= Given records =
>>>

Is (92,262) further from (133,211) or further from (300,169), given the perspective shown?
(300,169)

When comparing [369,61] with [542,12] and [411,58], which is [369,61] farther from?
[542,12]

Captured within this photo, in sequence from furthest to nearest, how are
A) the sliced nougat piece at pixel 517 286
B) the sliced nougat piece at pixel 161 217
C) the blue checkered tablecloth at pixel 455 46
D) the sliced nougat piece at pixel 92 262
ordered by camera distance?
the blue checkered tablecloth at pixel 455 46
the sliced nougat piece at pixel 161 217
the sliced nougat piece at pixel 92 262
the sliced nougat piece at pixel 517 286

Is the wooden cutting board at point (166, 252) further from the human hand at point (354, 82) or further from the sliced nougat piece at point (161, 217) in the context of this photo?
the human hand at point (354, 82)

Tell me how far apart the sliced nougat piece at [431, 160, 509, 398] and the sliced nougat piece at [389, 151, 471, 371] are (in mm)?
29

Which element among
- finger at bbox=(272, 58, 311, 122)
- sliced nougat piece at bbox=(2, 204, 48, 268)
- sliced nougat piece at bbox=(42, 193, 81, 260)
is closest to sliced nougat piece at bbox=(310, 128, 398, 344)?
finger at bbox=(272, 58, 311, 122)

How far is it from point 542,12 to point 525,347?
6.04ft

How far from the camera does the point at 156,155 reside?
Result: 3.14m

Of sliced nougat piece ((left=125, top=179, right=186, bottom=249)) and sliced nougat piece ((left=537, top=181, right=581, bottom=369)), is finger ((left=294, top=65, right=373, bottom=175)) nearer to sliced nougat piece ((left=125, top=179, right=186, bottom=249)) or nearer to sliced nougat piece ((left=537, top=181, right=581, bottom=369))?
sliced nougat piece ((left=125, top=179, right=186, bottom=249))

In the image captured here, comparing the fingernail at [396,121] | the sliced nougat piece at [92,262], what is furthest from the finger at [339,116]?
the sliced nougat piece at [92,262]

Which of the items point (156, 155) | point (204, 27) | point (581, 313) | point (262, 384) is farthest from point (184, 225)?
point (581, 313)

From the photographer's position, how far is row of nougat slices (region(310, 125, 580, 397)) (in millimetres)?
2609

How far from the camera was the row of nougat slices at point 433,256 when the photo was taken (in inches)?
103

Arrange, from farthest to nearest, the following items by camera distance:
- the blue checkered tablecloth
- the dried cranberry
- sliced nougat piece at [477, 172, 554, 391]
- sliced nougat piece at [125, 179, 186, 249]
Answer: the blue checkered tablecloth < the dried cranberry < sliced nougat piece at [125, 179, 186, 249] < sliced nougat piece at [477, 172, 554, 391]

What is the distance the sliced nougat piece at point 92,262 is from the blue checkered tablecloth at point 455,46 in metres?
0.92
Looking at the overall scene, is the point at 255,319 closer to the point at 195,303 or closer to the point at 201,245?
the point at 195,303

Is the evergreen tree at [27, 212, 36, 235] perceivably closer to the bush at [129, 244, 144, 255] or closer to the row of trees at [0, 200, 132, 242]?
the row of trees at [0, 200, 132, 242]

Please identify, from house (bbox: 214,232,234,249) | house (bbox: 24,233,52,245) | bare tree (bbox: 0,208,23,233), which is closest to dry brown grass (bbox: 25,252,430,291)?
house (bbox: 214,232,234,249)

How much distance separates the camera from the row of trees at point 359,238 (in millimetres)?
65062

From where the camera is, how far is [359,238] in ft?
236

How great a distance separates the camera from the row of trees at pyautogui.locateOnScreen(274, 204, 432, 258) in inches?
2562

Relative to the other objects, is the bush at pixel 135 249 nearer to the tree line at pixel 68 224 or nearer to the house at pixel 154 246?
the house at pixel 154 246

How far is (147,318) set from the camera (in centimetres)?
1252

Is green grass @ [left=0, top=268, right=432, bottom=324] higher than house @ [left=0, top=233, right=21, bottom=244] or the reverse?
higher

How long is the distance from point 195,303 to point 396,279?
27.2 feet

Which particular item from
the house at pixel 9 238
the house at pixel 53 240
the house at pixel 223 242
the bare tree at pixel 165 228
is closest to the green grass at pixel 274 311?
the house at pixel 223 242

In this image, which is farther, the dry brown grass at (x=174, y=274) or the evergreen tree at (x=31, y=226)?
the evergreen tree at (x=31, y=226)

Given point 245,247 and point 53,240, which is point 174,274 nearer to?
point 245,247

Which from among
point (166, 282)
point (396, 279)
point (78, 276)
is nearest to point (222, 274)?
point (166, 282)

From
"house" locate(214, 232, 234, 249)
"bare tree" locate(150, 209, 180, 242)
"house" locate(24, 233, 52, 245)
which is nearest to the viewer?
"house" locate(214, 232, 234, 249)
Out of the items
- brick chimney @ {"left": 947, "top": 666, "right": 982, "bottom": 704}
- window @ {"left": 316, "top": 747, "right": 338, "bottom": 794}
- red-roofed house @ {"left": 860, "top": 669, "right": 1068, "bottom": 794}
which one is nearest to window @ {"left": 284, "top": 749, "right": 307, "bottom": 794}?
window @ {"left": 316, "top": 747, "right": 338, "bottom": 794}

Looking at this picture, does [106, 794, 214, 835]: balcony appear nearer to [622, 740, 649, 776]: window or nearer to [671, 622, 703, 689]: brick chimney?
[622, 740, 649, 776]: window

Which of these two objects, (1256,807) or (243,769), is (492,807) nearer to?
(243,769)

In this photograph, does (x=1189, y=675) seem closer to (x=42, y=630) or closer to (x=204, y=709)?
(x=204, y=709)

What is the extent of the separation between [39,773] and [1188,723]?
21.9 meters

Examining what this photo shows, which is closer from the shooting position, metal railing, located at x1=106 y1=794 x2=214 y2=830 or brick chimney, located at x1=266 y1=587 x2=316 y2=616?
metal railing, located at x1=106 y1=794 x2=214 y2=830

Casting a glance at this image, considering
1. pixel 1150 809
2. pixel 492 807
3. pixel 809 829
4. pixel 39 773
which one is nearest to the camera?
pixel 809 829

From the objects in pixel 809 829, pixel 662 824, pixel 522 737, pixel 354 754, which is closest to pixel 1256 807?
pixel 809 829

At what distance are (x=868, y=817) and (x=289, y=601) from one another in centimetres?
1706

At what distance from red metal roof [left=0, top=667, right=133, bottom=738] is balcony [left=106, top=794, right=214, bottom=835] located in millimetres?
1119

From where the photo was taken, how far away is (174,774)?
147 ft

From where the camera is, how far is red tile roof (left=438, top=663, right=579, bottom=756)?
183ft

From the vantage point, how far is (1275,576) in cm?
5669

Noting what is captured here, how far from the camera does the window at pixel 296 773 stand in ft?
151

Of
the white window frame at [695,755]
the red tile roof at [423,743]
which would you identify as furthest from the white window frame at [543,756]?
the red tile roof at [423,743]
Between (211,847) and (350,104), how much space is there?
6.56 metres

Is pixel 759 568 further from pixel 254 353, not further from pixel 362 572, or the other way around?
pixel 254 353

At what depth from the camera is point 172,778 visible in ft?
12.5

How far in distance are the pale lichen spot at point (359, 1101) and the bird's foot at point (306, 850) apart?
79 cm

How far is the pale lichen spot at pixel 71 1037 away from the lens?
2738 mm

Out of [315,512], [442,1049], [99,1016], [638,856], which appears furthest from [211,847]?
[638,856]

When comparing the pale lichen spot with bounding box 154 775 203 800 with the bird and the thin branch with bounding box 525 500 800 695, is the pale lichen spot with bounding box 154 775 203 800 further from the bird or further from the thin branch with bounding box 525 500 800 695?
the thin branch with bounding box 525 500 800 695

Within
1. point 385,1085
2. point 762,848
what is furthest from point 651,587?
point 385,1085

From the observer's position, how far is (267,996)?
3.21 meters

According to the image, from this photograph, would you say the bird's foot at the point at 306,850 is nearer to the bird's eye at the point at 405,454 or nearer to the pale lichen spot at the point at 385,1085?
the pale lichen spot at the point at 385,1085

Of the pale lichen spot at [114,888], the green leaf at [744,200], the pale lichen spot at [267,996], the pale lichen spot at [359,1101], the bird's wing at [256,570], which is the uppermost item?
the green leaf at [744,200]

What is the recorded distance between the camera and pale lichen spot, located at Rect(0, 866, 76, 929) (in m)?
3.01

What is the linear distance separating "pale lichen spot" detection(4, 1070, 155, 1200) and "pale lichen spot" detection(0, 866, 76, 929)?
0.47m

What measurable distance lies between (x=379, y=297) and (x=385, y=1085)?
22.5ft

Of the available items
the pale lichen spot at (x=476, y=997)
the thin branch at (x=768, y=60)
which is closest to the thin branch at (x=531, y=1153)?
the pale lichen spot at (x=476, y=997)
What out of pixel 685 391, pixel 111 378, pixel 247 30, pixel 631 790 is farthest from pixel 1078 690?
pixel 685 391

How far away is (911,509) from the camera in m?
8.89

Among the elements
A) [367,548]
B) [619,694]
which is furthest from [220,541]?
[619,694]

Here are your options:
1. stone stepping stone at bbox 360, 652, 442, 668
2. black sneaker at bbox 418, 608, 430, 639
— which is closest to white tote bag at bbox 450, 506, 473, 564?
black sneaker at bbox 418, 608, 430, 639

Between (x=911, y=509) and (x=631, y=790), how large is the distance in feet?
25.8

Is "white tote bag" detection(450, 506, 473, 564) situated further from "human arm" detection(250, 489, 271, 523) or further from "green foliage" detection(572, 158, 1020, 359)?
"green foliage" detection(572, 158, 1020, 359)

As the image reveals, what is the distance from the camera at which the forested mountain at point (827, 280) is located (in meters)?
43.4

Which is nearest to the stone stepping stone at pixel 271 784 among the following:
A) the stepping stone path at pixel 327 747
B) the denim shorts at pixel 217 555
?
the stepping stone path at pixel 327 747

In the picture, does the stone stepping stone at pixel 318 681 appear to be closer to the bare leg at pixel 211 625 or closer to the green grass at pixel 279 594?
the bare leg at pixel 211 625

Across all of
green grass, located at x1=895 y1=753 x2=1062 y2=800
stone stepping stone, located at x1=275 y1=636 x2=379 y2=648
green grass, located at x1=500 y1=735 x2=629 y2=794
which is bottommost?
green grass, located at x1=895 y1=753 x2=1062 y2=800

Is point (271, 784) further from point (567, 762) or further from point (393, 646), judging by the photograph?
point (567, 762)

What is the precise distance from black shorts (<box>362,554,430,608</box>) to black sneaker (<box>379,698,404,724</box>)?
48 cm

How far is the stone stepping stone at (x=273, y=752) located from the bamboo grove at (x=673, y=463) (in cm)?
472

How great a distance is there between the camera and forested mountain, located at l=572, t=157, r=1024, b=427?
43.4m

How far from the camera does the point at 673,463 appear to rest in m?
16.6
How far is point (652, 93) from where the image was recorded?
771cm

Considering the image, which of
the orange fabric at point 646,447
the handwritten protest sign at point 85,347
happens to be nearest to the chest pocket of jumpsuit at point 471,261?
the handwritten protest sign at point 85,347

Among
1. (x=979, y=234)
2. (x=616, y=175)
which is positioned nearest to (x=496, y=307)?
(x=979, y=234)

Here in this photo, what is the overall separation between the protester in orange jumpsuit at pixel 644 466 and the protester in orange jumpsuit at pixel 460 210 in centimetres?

<<<

= Goal =
Return precisely the lines of the records, starting with the line that holds "Is point (271, 784)" and ending with the last one.

= Complete answer =
Is point (271, 784) further from point (567, 762) or further from point (393, 646), judging by the photograph?
point (567, 762)

What is the precise distance from black shorts (<box>362,554,430,608</box>) to black sneaker (<box>379,698,404,724</box>)?
48 cm

How far is the stone stepping stone at (x=273, y=752) located from the bamboo grove at (x=673, y=463) (in cm)?
472

How great a distance is there between the camera and forested mountain, located at l=572, t=157, r=1024, b=427?
43.4m

How far from the camera does the point at 673,463 appear to rest in m?
16.6
How far is point (652, 93) from where the image was recorded?
771cm

Considering the image, which of
the orange fabric at point 646,447
the handwritten protest sign at point 85,347
happens to be nearest to the chest pocket of jumpsuit at point 471,261?
the handwritten protest sign at point 85,347

Among
1. (x=979, y=234)
2. (x=616, y=175)
which is positioned nearest to (x=496, y=307)?
(x=979, y=234)

Here in this photo, what is the overall separation between the protester in orange jumpsuit at pixel 644 466 and the protester in orange jumpsuit at pixel 460 210 in centimetres?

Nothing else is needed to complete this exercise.